→ **SET PROBLEM**
Pull out every row below that contains the string "camera", and treat uppercase and lowercase as different.

→ **DATASET EXTRACT**
*-*-*

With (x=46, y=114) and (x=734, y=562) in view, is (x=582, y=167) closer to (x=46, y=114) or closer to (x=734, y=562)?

*-*-*

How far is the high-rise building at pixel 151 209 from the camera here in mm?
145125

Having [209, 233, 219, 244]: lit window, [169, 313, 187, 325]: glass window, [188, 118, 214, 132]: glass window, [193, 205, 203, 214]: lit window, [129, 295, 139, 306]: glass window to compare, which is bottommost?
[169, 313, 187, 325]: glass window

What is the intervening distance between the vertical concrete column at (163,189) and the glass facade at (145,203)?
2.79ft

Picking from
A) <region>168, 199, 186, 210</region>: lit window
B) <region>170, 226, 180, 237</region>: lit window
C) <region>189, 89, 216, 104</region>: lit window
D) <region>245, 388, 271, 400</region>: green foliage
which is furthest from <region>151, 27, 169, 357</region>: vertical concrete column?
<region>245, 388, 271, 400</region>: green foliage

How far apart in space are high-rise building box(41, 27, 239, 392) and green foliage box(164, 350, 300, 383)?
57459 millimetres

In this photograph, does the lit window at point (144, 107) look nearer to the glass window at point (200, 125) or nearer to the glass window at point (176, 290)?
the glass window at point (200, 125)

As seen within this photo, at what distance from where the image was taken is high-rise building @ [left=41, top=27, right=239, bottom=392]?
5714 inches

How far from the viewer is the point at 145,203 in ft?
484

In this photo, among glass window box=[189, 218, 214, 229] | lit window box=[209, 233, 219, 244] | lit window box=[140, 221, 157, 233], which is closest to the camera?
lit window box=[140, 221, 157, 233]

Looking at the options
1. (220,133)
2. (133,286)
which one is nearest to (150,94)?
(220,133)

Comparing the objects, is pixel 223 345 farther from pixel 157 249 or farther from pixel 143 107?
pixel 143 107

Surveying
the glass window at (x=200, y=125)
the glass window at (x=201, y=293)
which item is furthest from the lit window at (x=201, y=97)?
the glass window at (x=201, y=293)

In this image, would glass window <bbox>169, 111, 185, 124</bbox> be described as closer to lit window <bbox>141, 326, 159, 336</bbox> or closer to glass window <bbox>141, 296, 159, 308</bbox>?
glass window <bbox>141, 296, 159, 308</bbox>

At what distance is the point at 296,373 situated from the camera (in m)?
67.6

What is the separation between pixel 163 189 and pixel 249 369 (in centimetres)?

*-*-*

→ **SOLUTION FOR THIS TASK**
How far is the high-rise building at pixel 151 209 from the camera here in mm?
In this photo, among glass window box=[189, 218, 214, 229] | lit window box=[209, 233, 219, 244] | lit window box=[140, 221, 157, 233], which is closest to the camera?
At what distance is the point at 296,373 situated from the camera (in m)?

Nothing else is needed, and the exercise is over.